But there are reasons -- beyond understandable concerns about Barack Obama's limited experience -- that make a McCain victory possible, indeed maybe probable.

Here is one of the big ones: The U.S. news media is as bad as ever, arguably worse.

On Monday, Obama gave a detail-rich speech on how he would address the energy crisis, which is a major point of concern among Americans. From ideas for energy innovation to retrofitting the U.S. auto industry to conservation steps to limited new offshore drilling, Obama did what he is often accused of not doing, fleshing out his soaring rhetoric.

McCain responded with a harsh critique of Obama's calls for more conservation, claiming that Obama wants to solve the energy crisis by having people inflate their tires. McCain's campaign even passed out a tire gauge marked as Obama's energy plan.

For his part, McCain made clear he wanted to drill for more oil wherever it could be found and to build many more nuclear power plants.

These competing plans offered a chance for the evening news to address an issue of substance that is high on the voters' agenda. Instead, NBC News anchor Brian Williams devoted 30 seconds to the dueling energy speeches, without any details and with the witty opening line that Obama was "refining" his energy plan.

So, instead of dealing with a serious issue in a serious way, NBC News ignored the substance and went for a clever slight against Obama, hitting his political maneuvering in his softened opposition to more offshore drilling.

Williams's quip fit with one of the press corps' favorite campaign narratives, Obama's flip-flopping. But the coverage ignored far more important elements of the story, such as the feasibility of Obama's vow that "we must end the age of oil in our time" or the wisdom of McCain's emphasis on drilling -- and nuking -- the nation out of its energy mess.

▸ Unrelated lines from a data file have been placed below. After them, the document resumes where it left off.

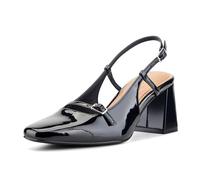 Rockport Women's Total Motion Darby, Black Patent, 6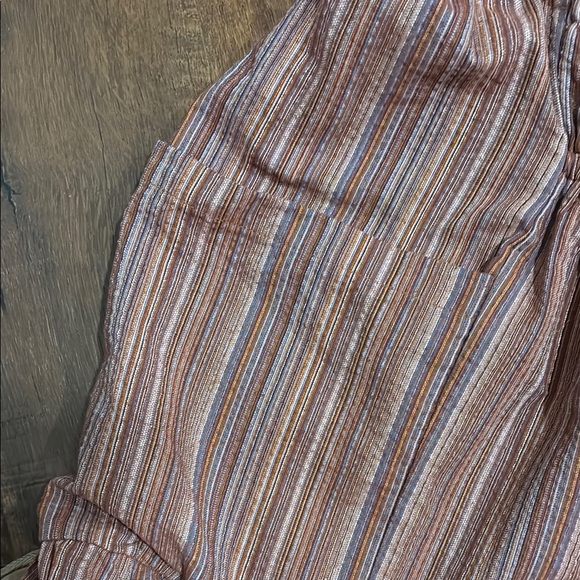 Striped Halter Jumpsuit - Picture 5 of 8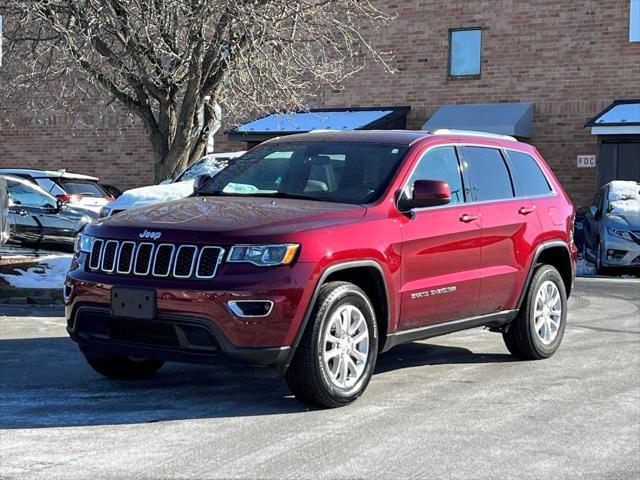 used 2021 Jeep Grand Cherokee car, priced at $23,639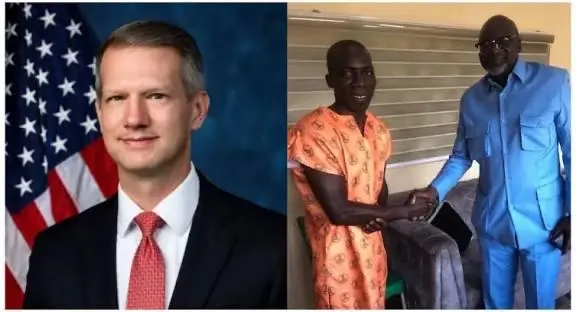 US lawmaker, Riley Moore, breaks silence on Sunday Jackson’s release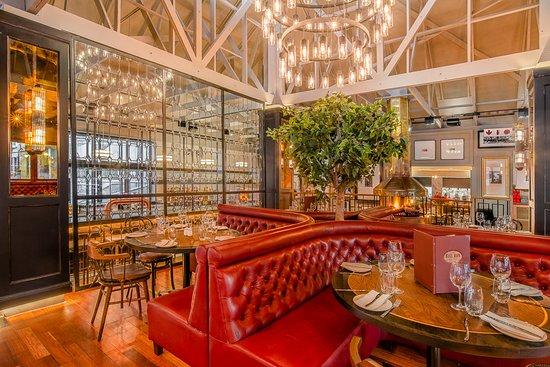 The Bull Run Restaurant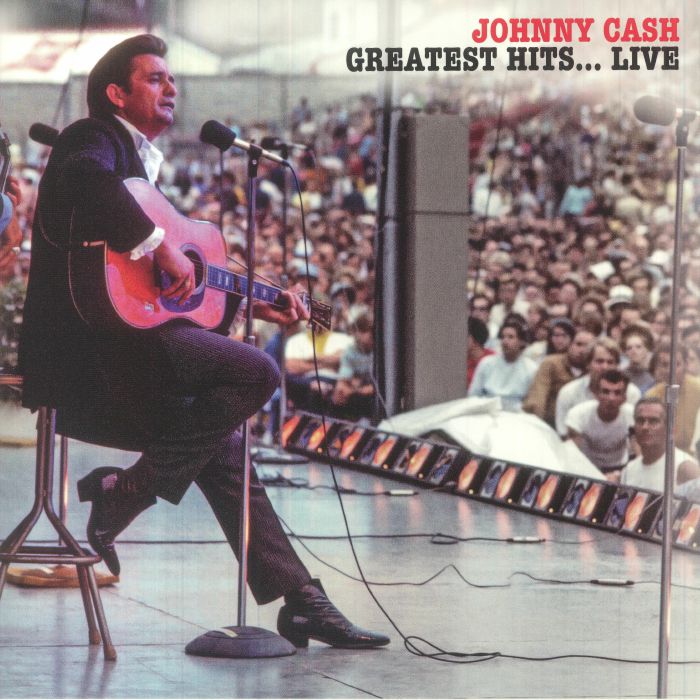 Johnny Cash Greatest Hits Live
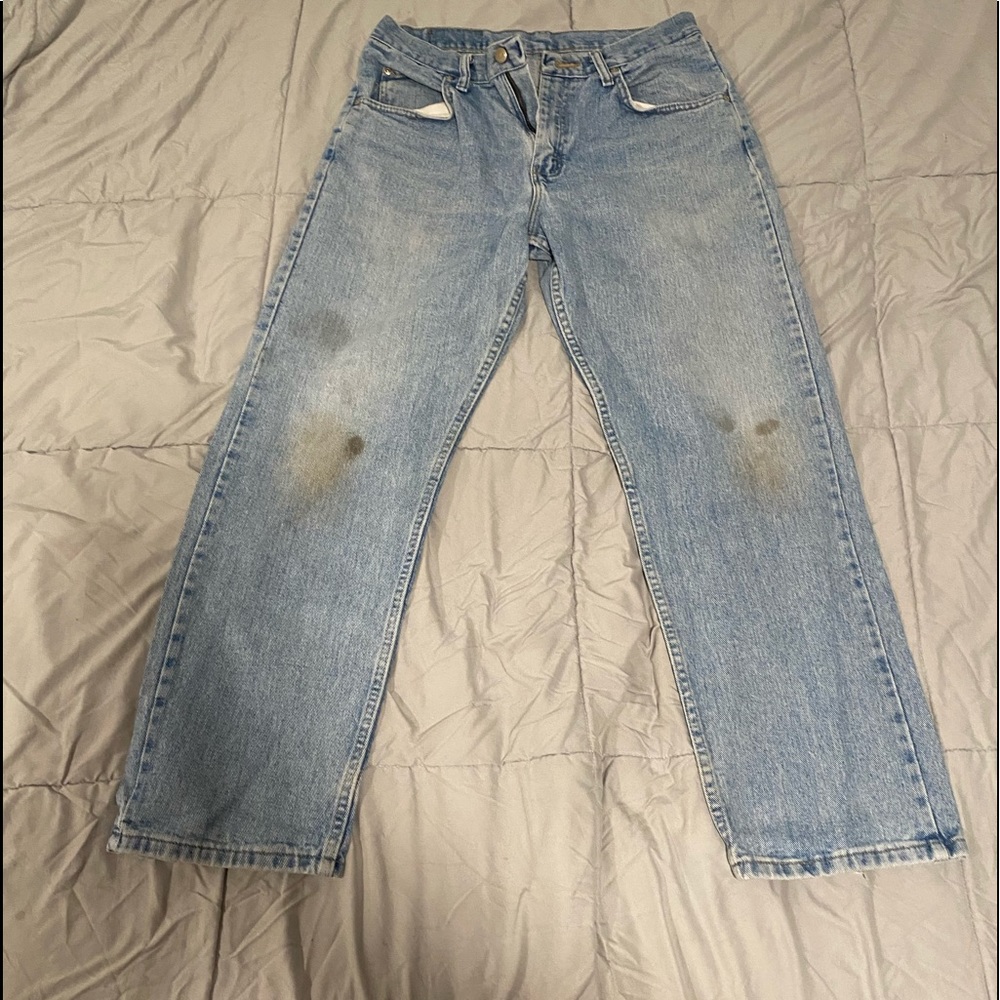 wrangler denim jeans 32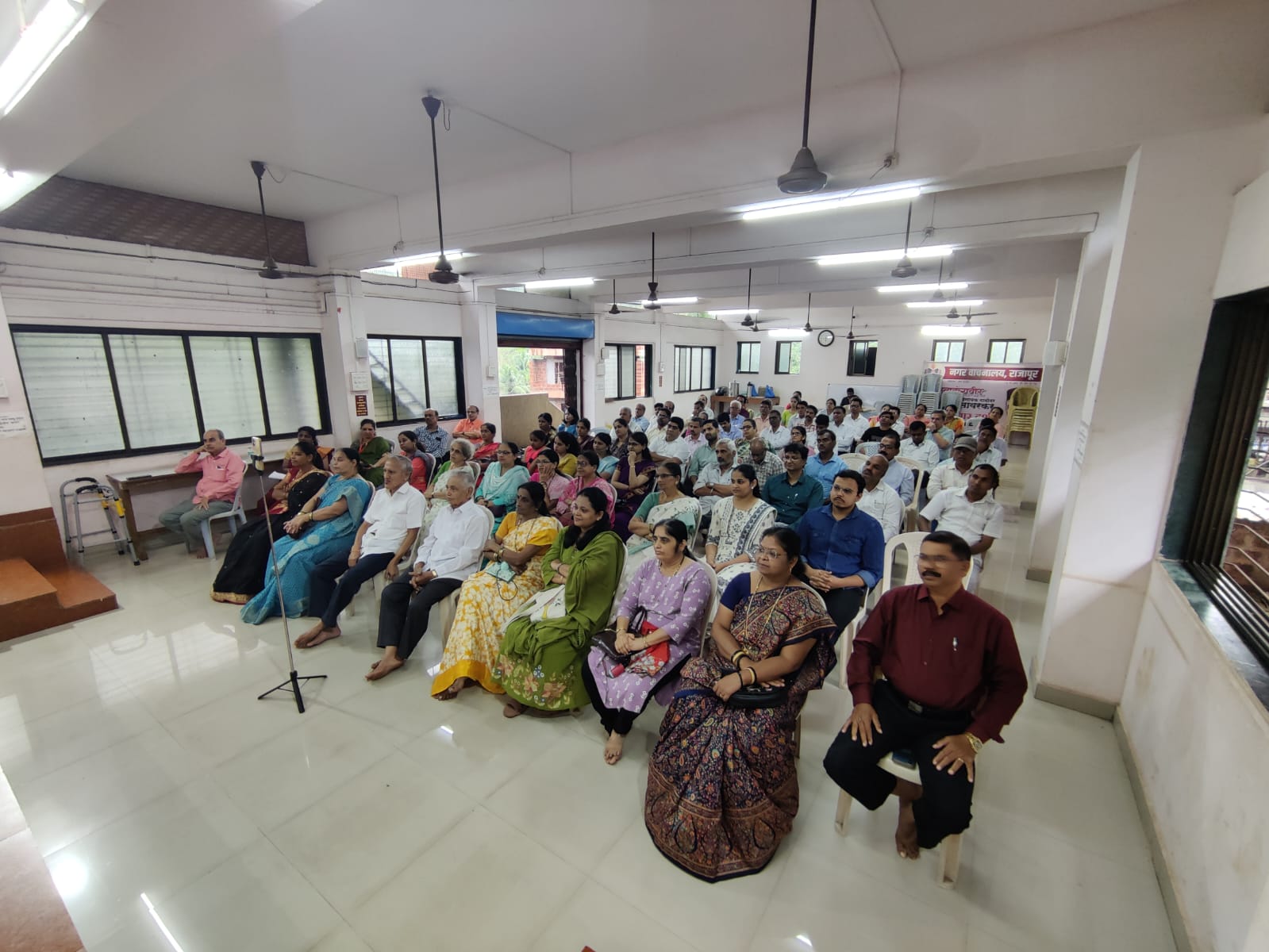 Members and Audience at “Indian Culture and Us” Programme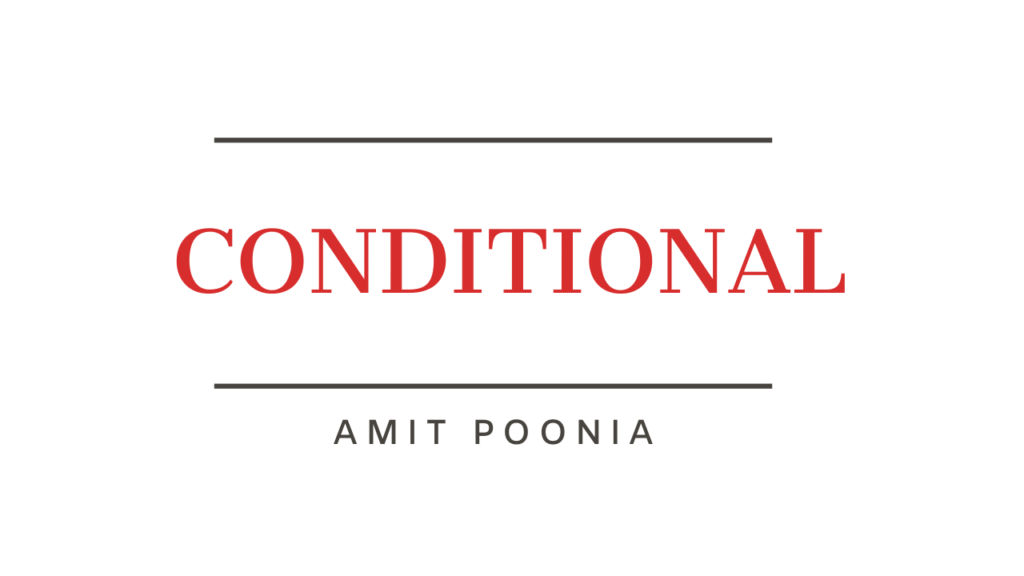 Conditional Sentences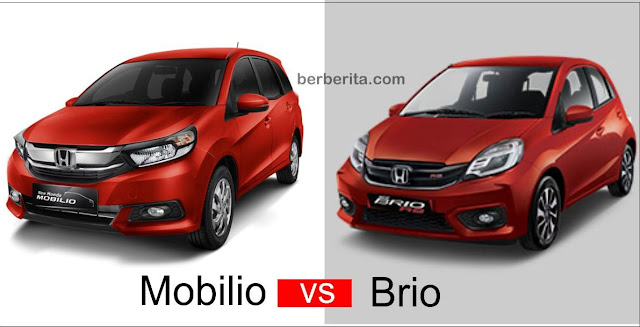 Honda Mobilio vs Brio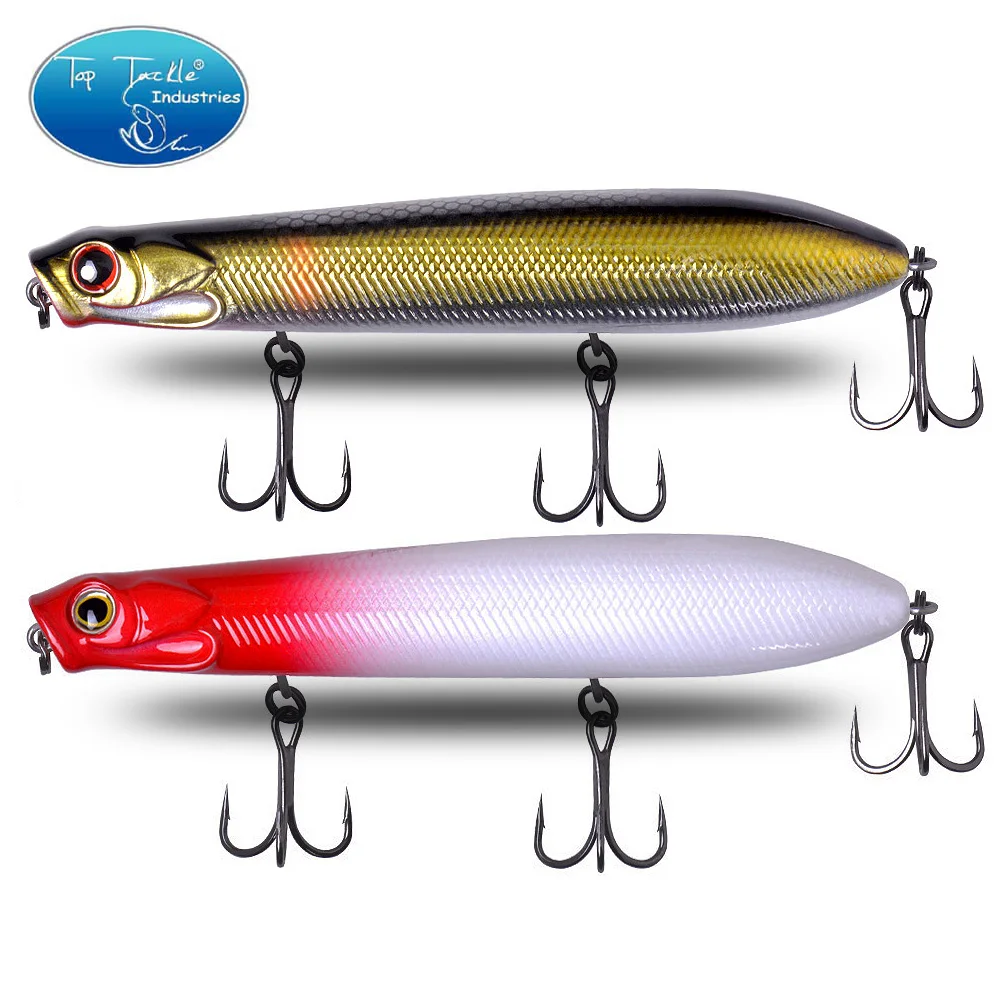 

Cf Lure 110mm 19g Topwater Pencil Fishing Tackle Fishing Lures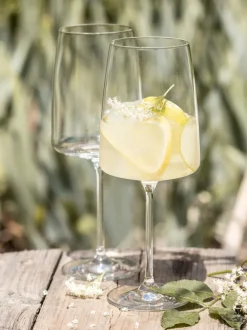 Copas de vino velado exuberante de cristal Vivid Senses, 2 uds.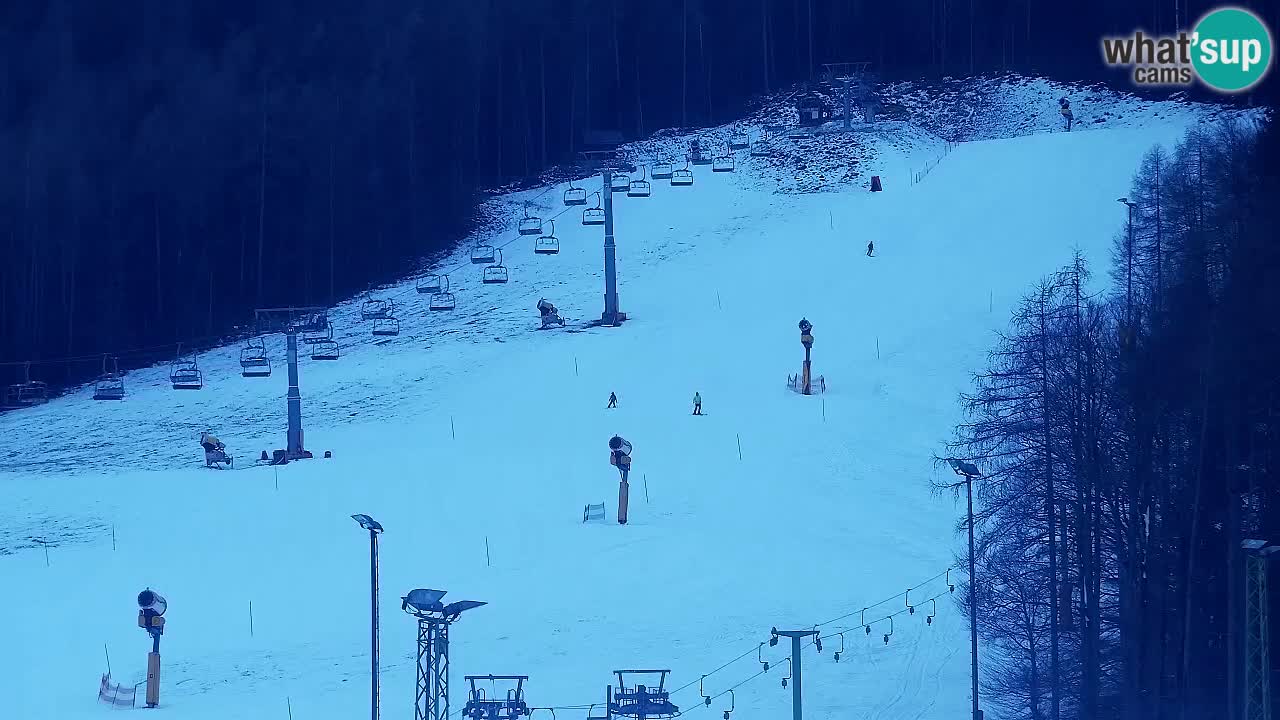 Kamera Kranjska Gora | Plaža in proge Kekec in Mojca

And, as for flip-flops, McCain's dramatic repositioning of himself as an anti-environmentalist -- after years of being one of the green movement's favorite Republicans -- represents a far more significant change than Obama's modest waffling on offshore oil.

The Sierra Club, one of the nation's premier environmental organizations, has repudiated McCain and now is running ads attacking his energy plan. But McCain's flip-flops -- even complete reversals -- remain an underplayed part of the campaign story. They just don't fit the narrative of maverick John McCain on the "Straight Talk Express."

Loving the 'Surge'

The major U.S. news media has been equally superficial in dealing with the Iraq War and the "war on terror." It is now a fully enshrined conventional wisdom that George W. Bush's troop "surge" was a huge success and vindicates McCain's early support for it. On Obama's overseas trip, it became de rigueur for each interviewer to pound him for the first 10 or 15 minutes with demands that he accept the accepted wisdom about the "surge" and admit that he was wrong and McCain was right.

Obama's attempts to offer a more subtle explanation of what had occurred in Iraq -- that key reasons for the declining violence actually predated the "surge" -- were treated with bafflement by the interviewers, who simply reframed their questions and came back at him in a show of toughness against Obama's supposed evasions.

CBS News anchor Katie Couric started this pattern, but others fell smartly in line, including NBC's Tom Brokaw on "Meet the Press." Indeed, many of the same media stars who had cheered the nation to war in 2003 (such as Brokaw) were now hectoring Obama, who had spoken out against the invasion in real time.